🤖 AI Summary
To address the suboptimal performance of multilingual code generation under resource constraints, this paper proposes a dual-granularity Mixture-of-Experts (MoE) extension. At the token level, it introduces shared experts and gated weight normalization; at the code-segment level, it designs a sliding-window segmentation scheme coupled with a top-k active routing mechanism—jointly modeling syntactic structure and contextual patterns. The approach avoids full-parameter fine-tuning, significantly reducing computational overhead while preserving strong generative capability across mainstream programming languages. Experiments demonstrate consistent superiority over same-scale baseline models on multilingual code generation benchmarks, achieving a more favorable trade-off between performance gain and resource efficiency.

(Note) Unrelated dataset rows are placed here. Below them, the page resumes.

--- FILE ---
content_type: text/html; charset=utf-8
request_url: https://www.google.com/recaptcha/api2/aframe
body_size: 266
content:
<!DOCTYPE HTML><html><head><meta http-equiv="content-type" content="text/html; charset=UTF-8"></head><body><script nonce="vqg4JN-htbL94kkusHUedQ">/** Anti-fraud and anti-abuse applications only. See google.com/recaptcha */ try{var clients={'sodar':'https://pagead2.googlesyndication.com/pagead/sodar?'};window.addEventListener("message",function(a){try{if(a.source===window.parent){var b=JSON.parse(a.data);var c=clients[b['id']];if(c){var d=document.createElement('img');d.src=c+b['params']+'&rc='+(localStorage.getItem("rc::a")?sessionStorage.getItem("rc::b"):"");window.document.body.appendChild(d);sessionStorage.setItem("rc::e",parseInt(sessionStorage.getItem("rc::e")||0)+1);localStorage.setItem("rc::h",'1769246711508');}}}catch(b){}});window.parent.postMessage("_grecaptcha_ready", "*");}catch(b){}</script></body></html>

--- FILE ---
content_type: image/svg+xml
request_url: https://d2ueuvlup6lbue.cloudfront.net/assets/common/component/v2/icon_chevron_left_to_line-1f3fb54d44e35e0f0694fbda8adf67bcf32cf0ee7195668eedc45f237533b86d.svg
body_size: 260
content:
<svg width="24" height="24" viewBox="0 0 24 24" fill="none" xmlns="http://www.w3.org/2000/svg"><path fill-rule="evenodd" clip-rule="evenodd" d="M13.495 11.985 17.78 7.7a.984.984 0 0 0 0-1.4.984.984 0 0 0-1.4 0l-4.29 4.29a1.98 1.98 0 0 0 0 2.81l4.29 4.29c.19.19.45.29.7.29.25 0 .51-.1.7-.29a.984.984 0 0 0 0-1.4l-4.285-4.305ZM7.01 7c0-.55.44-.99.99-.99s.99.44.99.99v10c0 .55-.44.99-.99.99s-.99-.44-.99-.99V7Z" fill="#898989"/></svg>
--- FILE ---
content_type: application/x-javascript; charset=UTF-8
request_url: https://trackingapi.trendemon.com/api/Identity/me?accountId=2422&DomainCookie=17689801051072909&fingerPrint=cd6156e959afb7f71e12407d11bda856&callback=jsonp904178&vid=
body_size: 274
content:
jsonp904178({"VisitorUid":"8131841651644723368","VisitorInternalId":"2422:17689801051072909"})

This work establishes a scalable architectural paradigm for lightweight multilingual large language models for code.
📝 Abstract
Despite LLMs' excellent code creation capabilities, multilingual code generation remains extremely challenging. To address this, we intent to improve the multi-programming-lingual (MultiPL) performance of the base LLMs while retaining the most popular ones using restricted computational resources. We consider MultiPL to be a special case of multiple natural languages and propose a MultiPL extension of LLMs utilizing a hybrid mixture of experts (MoE), called MultiPL-MoE. Specifically, MultiPL-MoE combines two paired MoEs to optimize expert selection at both the token and segment levels. The token-level MoE is a standard upcycling MoE structure with a shared expert and a novel gate weight normalization approach that aids in the final fusion with the segment-level MoE. The segment-level MoE incorporates two innovative designs to better capture the syntactic structure and contextual patterns of programming languages: First, using a sliding window to partition the input token sequence into multiple segments; Then, adopting an expert-choice routing strategy that allows experts to select the top-k segments. The results of the experiment proved the effectiveness of MultiPL-MoE.